Human annotation is the empirical foundation of much NLP research, from dataset construction to model evaluation, but papers often leave unclear who produced the annotations and how the annotation process was controlled. We provide the first large-scale, task-level audit of human annotation reporting across major NLP venues, asking which annotation details are documented, which are missing, and how reporting varies across time, topic, venue, and intended use of human judgment. We introduce a unified taxonomy of annotation-reporting practices and validate an LLM-assisted extraction pipeline against Annotated-gold, a human-adjudicated gold standard of 41 papers and 72 annotation tasks, where the best model reaches human-comparable agreement with adjudicated labels, with Krippendorff's alpha of 0.606 versus 0.585 for human-human agreement.
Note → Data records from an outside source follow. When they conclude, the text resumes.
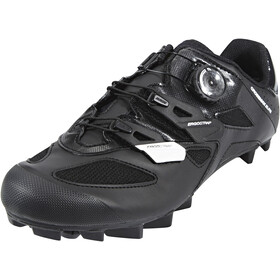 Mavic Crossmax Elite Schoenen Heren, black/black/black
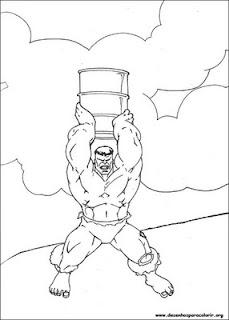 Desenhos do Hulk para imprimir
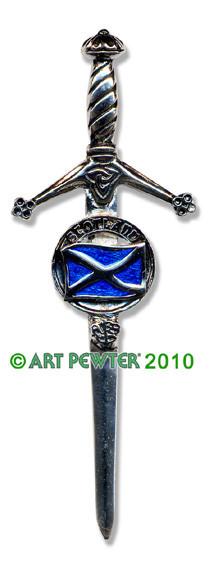 SALTIRE Clan Kilt Pin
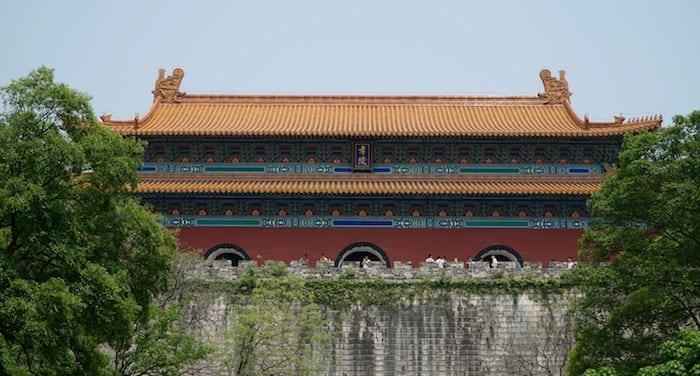 Ming-Xiaoling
Using this pipeline, we construct Annotated-llm, a dataset covering ACL-venue papers from 2018-2025, with 2,667 extracted annotation tasks from 1,603 papers, and find that papers frequently report operational details such as recruitment strategies, annotator expertise, and annotation volume, but often omit details needed to assess annotation validity, including training, language proficiency, compensation, socio-demographics, adjudication, and agreement values, especially in model-evaluation studies. Our results show that annotation reporting in NLP has improved over time but remains uneven, and they establish a scalable framework and bare-minimum reporting recommendations for making human annotation more reliable, reproducible, and interpretable.